Syntax and Resolution

operand1 + operand2;
Because the operation is resolved against the left operand’s class definition, the type of the right operand must satisfy the parameter type defined by the left operand’s operator + signature.

Type-Specific Behaviors

Numeric Types (int, double, num) When applied to numeric types, the operator performs standard arithmetic addition. Dart enforces type promotion rules during this operation:
  • int + int returns an int.
  • double + double returns a double.
  • int + double (or vice versa) promotes the int to a double and returns a double.
int a = 5;
double b = 2.5;
Type resultType = (a + b).runtimeType; // double
Strings (String) When invoked on a String, the operator performs concatenation, returning a new String allocated in memory. Dart is strictly typed regarding string concatenation; the right operand must also be a String.

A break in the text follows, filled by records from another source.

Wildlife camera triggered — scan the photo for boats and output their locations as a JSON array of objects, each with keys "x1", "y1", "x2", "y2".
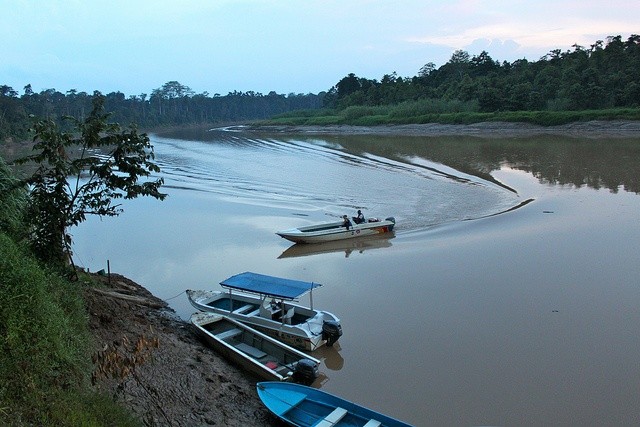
[
  {"x1": 191, "y1": 312, "x2": 321, "y2": 386},
  {"x1": 186, "y1": 272, "x2": 343, "y2": 351},
  {"x1": 256, "y1": 381, "x2": 417, "y2": 427},
  {"x1": 275, "y1": 217, "x2": 395, "y2": 243}
]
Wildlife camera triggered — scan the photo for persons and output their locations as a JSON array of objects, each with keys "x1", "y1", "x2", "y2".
[
  {"x1": 353, "y1": 210, "x2": 365, "y2": 224},
  {"x1": 341, "y1": 215, "x2": 352, "y2": 229}
]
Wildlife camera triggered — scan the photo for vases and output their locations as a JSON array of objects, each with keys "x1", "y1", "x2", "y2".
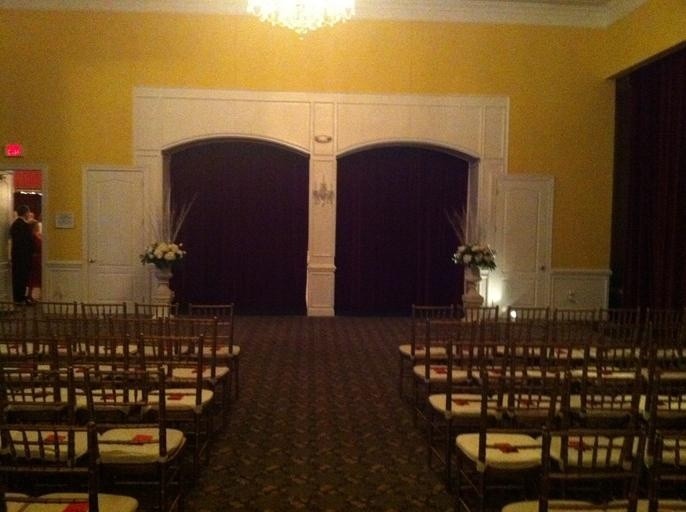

Implicit coercion of non-string types does not occur.
String s1 = "Hello";
String s2 = " World";
String s3 = s1 + s2; 

// String s4 = s1 + 5; // Compile-time error: The argument type 'int' can't be assigned to the parameter type 'String'.
Lists (List<E>) When applied to List objects, the + operator returns a new List<E> containing all elements from the left list followed by all elements from the right list. Both operands must be lists, and their generic types must be compatible.
List<int> list1 = [1, 2];
List<int> list2 = [3, 4];
List<int> combined = list1 + list2; // [1, 2, 3, 4]

Operator Overloading

Developers can define the + operator for custom classes using the operator keyword. The method must take exactly one parameter (the right operand) and should ideally return a new instance of an object rather than mutating the existing instance, adhering to expected value-type semantics.
class Vector {
  final int x;
  final int y;

  const Vector(this.x, this.y);

  // Overriding the + operator
  Vector operator +(Vector other) {
    return Vector(this.x + other.x, this.y + other.y);
  }
}

Vector v1 = Vector(1, 2);
Vector v2 = Vector(3, 4);
Vector v3 = v1 + v2; // Resolves to Vector(4, 6)

Precedence and Associativity

  • Associativity: Left-to-right. An expression like a + b + c is evaluated as (a + b) + c.
  • Precedence: The + operator sits at the “Additive” precedence level. It is evaluated after Multiplicative operators (*, /, ~/, %) and before Shift operators (<<, >>, >>>) and Relational operators (<, >, <=, >=).